Reply on RC3

Abstract

In most (sub)-tropical African cultivated regions, more than one cropping cycle exists following the (one or two) rainy seasons. During the dry season, an additional cropping cycle is possible when irrigation is applied, which could result in 3 cropping seasons. In most agro-hydrological model applications such as SWAT+ in Africa, only one cropping season per year is represented. In this paper, we derived dynamic and static trajectories from seasonal land-use maps to represent the land- use dynamics following the major growing seasons, for the purpose of improving simulated blue and green water consumption from simulated evapotranspiration (ET) in SWAT+. This study builds upon earlier research that proposed an approach on how to incorporate seasonal land use dynamics in the SWAT+ model but mainly focused on the temporal pattern of LAI and tested the approach in a small catchment (240 km2).
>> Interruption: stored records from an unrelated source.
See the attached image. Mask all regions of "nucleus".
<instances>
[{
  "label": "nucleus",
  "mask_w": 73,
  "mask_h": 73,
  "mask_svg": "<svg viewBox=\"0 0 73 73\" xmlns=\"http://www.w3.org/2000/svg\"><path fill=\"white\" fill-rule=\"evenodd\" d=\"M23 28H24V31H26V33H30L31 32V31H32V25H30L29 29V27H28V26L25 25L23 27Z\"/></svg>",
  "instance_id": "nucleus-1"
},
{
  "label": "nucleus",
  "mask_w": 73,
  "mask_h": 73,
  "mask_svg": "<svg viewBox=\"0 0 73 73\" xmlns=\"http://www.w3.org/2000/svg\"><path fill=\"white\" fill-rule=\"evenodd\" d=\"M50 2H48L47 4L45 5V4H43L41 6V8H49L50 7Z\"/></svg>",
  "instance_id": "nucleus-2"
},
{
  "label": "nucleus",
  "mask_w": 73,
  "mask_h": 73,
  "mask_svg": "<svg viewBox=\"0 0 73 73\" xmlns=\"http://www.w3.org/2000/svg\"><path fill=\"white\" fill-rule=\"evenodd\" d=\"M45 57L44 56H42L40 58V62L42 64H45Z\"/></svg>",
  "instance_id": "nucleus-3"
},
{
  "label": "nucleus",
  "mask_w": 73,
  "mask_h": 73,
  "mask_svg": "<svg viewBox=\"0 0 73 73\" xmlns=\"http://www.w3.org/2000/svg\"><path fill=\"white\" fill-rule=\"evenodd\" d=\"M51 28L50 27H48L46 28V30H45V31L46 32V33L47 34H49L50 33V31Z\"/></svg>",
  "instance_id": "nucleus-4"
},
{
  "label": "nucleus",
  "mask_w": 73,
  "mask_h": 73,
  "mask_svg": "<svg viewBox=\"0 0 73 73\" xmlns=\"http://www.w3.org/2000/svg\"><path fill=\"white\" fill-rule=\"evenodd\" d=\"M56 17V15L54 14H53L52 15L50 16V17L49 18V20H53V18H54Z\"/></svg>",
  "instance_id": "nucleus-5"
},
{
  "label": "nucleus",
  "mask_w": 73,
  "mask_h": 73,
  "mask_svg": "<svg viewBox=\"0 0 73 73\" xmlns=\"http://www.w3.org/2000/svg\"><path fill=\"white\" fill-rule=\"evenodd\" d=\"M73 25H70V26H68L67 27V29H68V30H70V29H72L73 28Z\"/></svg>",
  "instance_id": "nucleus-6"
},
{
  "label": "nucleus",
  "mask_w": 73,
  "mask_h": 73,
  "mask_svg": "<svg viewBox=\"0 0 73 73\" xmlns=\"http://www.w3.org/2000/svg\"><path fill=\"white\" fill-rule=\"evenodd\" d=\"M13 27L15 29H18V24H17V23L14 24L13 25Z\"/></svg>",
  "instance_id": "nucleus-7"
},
Together with information obtained from the cropping calendar, we implemented agricultural management operations for the dominant trajectory of each agricultural land-use class for the Kikuletwa basin (6650 km2 area coverage) in Tanzania. A comparison between the default SWAT+ (with static land use representation) set up, and a dynamic SWAT+ model (with seasonal land use representation) is done by spatial mapping of the evapotranspiration (ET) results. The results show that ET with seasonal representation is closer to remote sensing estimations, giving higher performance than default: the Root Mean Squared Error decreased from 181 to 69 mm/year; the percent bias decreased from 20 % to 13 % and Nash Sutcliffe Efficiency increased from −0.46 to 0.4. It is concluded that representation of seasonal land-use dynamics produces better ET results which provide better estimations of blue and green agricultural water consumption.